> [Passage to read]
#####
The etymology of the word may not prove this story to be entirely true, but certainly shows that the pretzel crumbs lead back to the Catholic Church. Some scholars believe that the word "pretzel" is not a corruption of the Latin word "pretiola," but rather comes from the Old German "brezitella" from the Latin for "arm" (bracchiatus). There's also evidence that they could have started as a food meant to be eaten during lent to replace meat.
During the Middle Ages, monks gave away pretzels to the poor as a religious symbol that additionally provided literal sustenance. Because of this, the twisted snack caught on as a sign of fulfillment, good fortune and prosperity. It started popping up in medieval art as a lucky symbol, most famously in Herrad of Landsberg's encyclopedia Hortus Deliciarum. A 12th-century German nun, Herrad depicted pretzels as an important part of any feast.
#####
> [Data provided]

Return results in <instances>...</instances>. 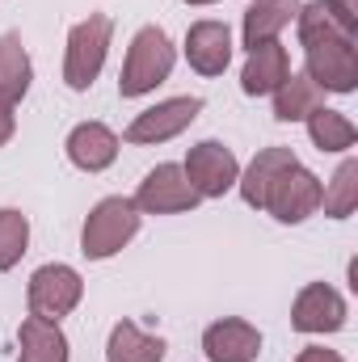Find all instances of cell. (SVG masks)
I'll return each instance as SVG.
<instances>
[{"label":"cell","instance_id":"cell-13","mask_svg":"<svg viewBox=\"0 0 358 362\" xmlns=\"http://www.w3.org/2000/svg\"><path fill=\"white\" fill-rule=\"evenodd\" d=\"M68 160L81 169V173H101L118 160V135L105 127V122H81L72 127L68 135Z\"/></svg>","mask_w":358,"mask_h":362},{"label":"cell","instance_id":"cell-8","mask_svg":"<svg viewBox=\"0 0 358 362\" xmlns=\"http://www.w3.org/2000/svg\"><path fill=\"white\" fill-rule=\"evenodd\" d=\"M131 202L139 206V215H181V211H194L202 198L185 181L181 165H156L148 177L139 181Z\"/></svg>","mask_w":358,"mask_h":362},{"label":"cell","instance_id":"cell-9","mask_svg":"<svg viewBox=\"0 0 358 362\" xmlns=\"http://www.w3.org/2000/svg\"><path fill=\"white\" fill-rule=\"evenodd\" d=\"M198 114H202V97H169V101H156L152 110L135 114V122L122 131V139L127 144H165V139H178Z\"/></svg>","mask_w":358,"mask_h":362},{"label":"cell","instance_id":"cell-22","mask_svg":"<svg viewBox=\"0 0 358 362\" xmlns=\"http://www.w3.org/2000/svg\"><path fill=\"white\" fill-rule=\"evenodd\" d=\"M321 206H325L329 219H350V215H354V206H358V160L354 156H346V160L337 165L329 189L321 194Z\"/></svg>","mask_w":358,"mask_h":362},{"label":"cell","instance_id":"cell-15","mask_svg":"<svg viewBox=\"0 0 358 362\" xmlns=\"http://www.w3.org/2000/svg\"><path fill=\"white\" fill-rule=\"evenodd\" d=\"M291 165H299V156L291 152V148H262L258 156H253V165L236 177V185H241V198L249 202V206H266V194H270V185L282 177Z\"/></svg>","mask_w":358,"mask_h":362},{"label":"cell","instance_id":"cell-11","mask_svg":"<svg viewBox=\"0 0 358 362\" xmlns=\"http://www.w3.org/2000/svg\"><path fill=\"white\" fill-rule=\"evenodd\" d=\"M185 59L198 76H224L232 64V30L224 21H194L185 30Z\"/></svg>","mask_w":358,"mask_h":362},{"label":"cell","instance_id":"cell-12","mask_svg":"<svg viewBox=\"0 0 358 362\" xmlns=\"http://www.w3.org/2000/svg\"><path fill=\"white\" fill-rule=\"evenodd\" d=\"M202 354H207V362H258L262 333L249 320H241V316H224V320L207 325Z\"/></svg>","mask_w":358,"mask_h":362},{"label":"cell","instance_id":"cell-26","mask_svg":"<svg viewBox=\"0 0 358 362\" xmlns=\"http://www.w3.org/2000/svg\"><path fill=\"white\" fill-rule=\"evenodd\" d=\"M13 131H17V114H13L8 105H0V148L13 139Z\"/></svg>","mask_w":358,"mask_h":362},{"label":"cell","instance_id":"cell-5","mask_svg":"<svg viewBox=\"0 0 358 362\" xmlns=\"http://www.w3.org/2000/svg\"><path fill=\"white\" fill-rule=\"evenodd\" d=\"M85 299V278L64 266V262H51V266H38L30 274V286H25V303H30V316L38 320H64L76 312V303Z\"/></svg>","mask_w":358,"mask_h":362},{"label":"cell","instance_id":"cell-14","mask_svg":"<svg viewBox=\"0 0 358 362\" xmlns=\"http://www.w3.org/2000/svg\"><path fill=\"white\" fill-rule=\"evenodd\" d=\"M287 76H291V55H287V47L278 38H270V42H258L249 51V59L241 68V89L249 93V97H266Z\"/></svg>","mask_w":358,"mask_h":362},{"label":"cell","instance_id":"cell-2","mask_svg":"<svg viewBox=\"0 0 358 362\" xmlns=\"http://www.w3.org/2000/svg\"><path fill=\"white\" fill-rule=\"evenodd\" d=\"M139 219H144V215H139V206H135L131 198H122V194L101 198L89 211L85 228H81V253H85L89 262H105V257L122 253V249L135 240Z\"/></svg>","mask_w":358,"mask_h":362},{"label":"cell","instance_id":"cell-4","mask_svg":"<svg viewBox=\"0 0 358 362\" xmlns=\"http://www.w3.org/2000/svg\"><path fill=\"white\" fill-rule=\"evenodd\" d=\"M308 68L304 76L325 93H354L358 89V38L346 30H329L316 42L304 47Z\"/></svg>","mask_w":358,"mask_h":362},{"label":"cell","instance_id":"cell-24","mask_svg":"<svg viewBox=\"0 0 358 362\" xmlns=\"http://www.w3.org/2000/svg\"><path fill=\"white\" fill-rule=\"evenodd\" d=\"M325 4H329V13L337 17V25H342V30L358 34V0H325Z\"/></svg>","mask_w":358,"mask_h":362},{"label":"cell","instance_id":"cell-23","mask_svg":"<svg viewBox=\"0 0 358 362\" xmlns=\"http://www.w3.org/2000/svg\"><path fill=\"white\" fill-rule=\"evenodd\" d=\"M30 249V219L17 206H0V270H13Z\"/></svg>","mask_w":358,"mask_h":362},{"label":"cell","instance_id":"cell-10","mask_svg":"<svg viewBox=\"0 0 358 362\" xmlns=\"http://www.w3.org/2000/svg\"><path fill=\"white\" fill-rule=\"evenodd\" d=\"M346 299L329 282H308L291 303V329L295 333H342L346 329Z\"/></svg>","mask_w":358,"mask_h":362},{"label":"cell","instance_id":"cell-16","mask_svg":"<svg viewBox=\"0 0 358 362\" xmlns=\"http://www.w3.org/2000/svg\"><path fill=\"white\" fill-rule=\"evenodd\" d=\"M17 362H68V337L55 320H38V316H25L21 329H17Z\"/></svg>","mask_w":358,"mask_h":362},{"label":"cell","instance_id":"cell-7","mask_svg":"<svg viewBox=\"0 0 358 362\" xmlns=\"http://www.w3.org/2000/svg\"><path fill=\"white\" fill-rule=\"evenodd\" d=\"M321 194H325V185H321V177H316L312 169L291 165L282 177L270 185L266 206H262V211H270L278 223H304L308 215L321 211Z\"/></svg>","mask_w":358,"mask_h":362},{"label":"cell","instance_id":"cell-6","mask_svg":"<svg viewBox=\"0 0 358 362\" xmlns=\"http://www.w3.org/2000/svg\"><path fill=\"white\" fill-rule=\"evenodd\" d=\"M181 173L194 185L198 198H224V194L236 185V177H241V160H236V152H232L228 144L202 139V144H194V148L185 152Z\"/></svg>","mask_w":358,"mask_h":362},{"label":"cell","instance_id":"cell-19","mask_svg":"<svg viewBox=\"0 0 358 362\" xmlns=\"http://www.w3.org/2000/svg\"><path fill=\"white\" fill-rule=\"evenodd\" d=\"M30 81H34V64L21 47L17 34H0V105H17L25 93H30Z\"/></svg>","mask_w":358,"mask_h":362},{"label":"cell","instance_id":"cell-1","mask_svg":"<svg viewBox=\"0 0 358 362\" xmlns=\"http://www.w3.org/2000/svg\"><path fill=\"white\" fill-rule=\"evenodd\" d=\"M178 64V51L169 42V34L161 25H144L131 47H127V59H122V72H118V97H144L156 85L169 81Z\"/></svg>","mask_w":358,"mask_h":362},{"label":"cell","instance_id":"cell-27","mask_svg":"<svg viewBox=\"0 0 358 362\" xmlns=\"http://www.w3.org/2000/svg\"><path fill=\"white\" fill-rule=\"evenodd\" d=\"M185 4H215V0H185Z\"/></svg>","mask_w":358,"mask_h":362},{"label":"cell","instance_id":"cell-3","mask_svg":"<svg viewBox=\"0 0 358 362\" xmlns=\"http://www.w3.org/2000/svg\"><path fill=\"white\" fill-rule=\"evenodd\" d=\"M114 38V17L89 13L85 21H76L68 30V51H64V85L72 93H89L93 81L105 68V51Z\"/></svg>","mask_w":358,"mask_h":362},{"label":"cell","instance_id":"cell-25","mask_svg":"<svg viewBox=\"0 0 358 362\" xmlns=\"http://www.w3.org/2000/svg\"><path fill=\"white\" fill-rule=\"evenodd\" d=\"M295 362H346L337 350H325V346H304Z\"/></svg>","mask_w":358,"mask_h":362},{"label":"cell","instance_id":"cell-21","mask_svg":"<svg viewBox=\"0 0 358 362\" xmlns=\"http://www.w3.org/2000/svg\"><path fill=\"white\" fill-rule=\"evenodd\" d=\"M304 122H308V135H312V144H316L321 152H350L358 144V127L342 114V110L321 105V110L308 114Z\"/></svg>","mask_w":358,"mask_h":362},{"label":"cell","instance_id":"cell-17","mask_svg":"<svg viewBox=\"0 0 358 362\" xmlns=\"http://www.w3.org/2000/svg\"><path fill=\"white\" fill-rule=\"evenodd\" d=\"M299 4H304V0H253V4L245 8V25H241L245 51H253L258 42L278 38V34H282V30L295 21Z\"/></svg>","mask_w":358,"mask_h":362},{"label":"cell","instance_id":"cell-18","mask_svg":"<svg viewBox=\"0 0 358 362\" xmlns=\"http://www.w3.org/2000/svg\"><path fill=\"white\" fill-rule=\"evenodd\" d=\"M165 354H169L165 337L144 333L135 320H118V325L110 329L105 362H165Z\"/></svg>","mask_w":358,"mask_h":362},{"label":"cell","instance_id":"cell-20","mask_svg":"<svg viewBox=\"0 0 358 362\" xmlns=\"http://www.w3.org/2000/svg\"><path fill=\"white\" fill-rule=\"evenodd\" d=\"M325 105V89H316L304 72H291L278 89H274V118L278 122H304L308 114H316Z\"/></svg>","mask_w":358,"mask_h":362}]
</instances>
#####
> [Given exercise A] Reproduce the stretch of the passage on pretzel history from "During the Middle" through "of any feast.".
> [Given exercise B]
Answer these questions using the passage on pretzel history:
(i) What Old German word do some scholars believe "pretzel" comes from?
(ii) During the Middle Ages, who gave pretzels away to the poor?
(iii) What is the title of Herrad of Landsberg's encyclopedia?
> [Given exercise C] Extend the passage on pretzel history, starting after its last sentence.

> [Exercise answer A]
During the Middle Ages, monks gave away pretzels to the poor as a religious symbol that additionally provided literal sustenance. Because of this, the twisted snack caught on as a sign of fulfillment, good fortune and prosperity. It started popping up in medieval art as a lucky symbol, most famously in Herrad of Landsberg's encyclopedia Hortus Deliciarum. A 12th-century German nun, Herrad depicted pretzels as an important part of any feast.

> [Exercise answer B]
(i) "Brezitella."
(ii) Monks.
(iii) Hortus Deliciarum.

> [Exercise answer C]
In the 16th century, it was heroic pretzel bakers who saved Vienna from ransacking by Ottomon Turks. The story goes that in 1529 soldiers from the Ottoman Empire began the Siege of Vienna by tunneling underneath the Austrian city under the cover of darkness. However, several monks in the monastery's basement, hard at work making the next day's pretzels, overheard the commotion. They quickly altered the city leadership and military. By doing this, the monks were able to thwart the attack and save lives. In thanks, the Austrian emperor gave the pretzel bakers their own coat of arms which included angry lions holding a pretzel. It's still used at European pretzel shops today.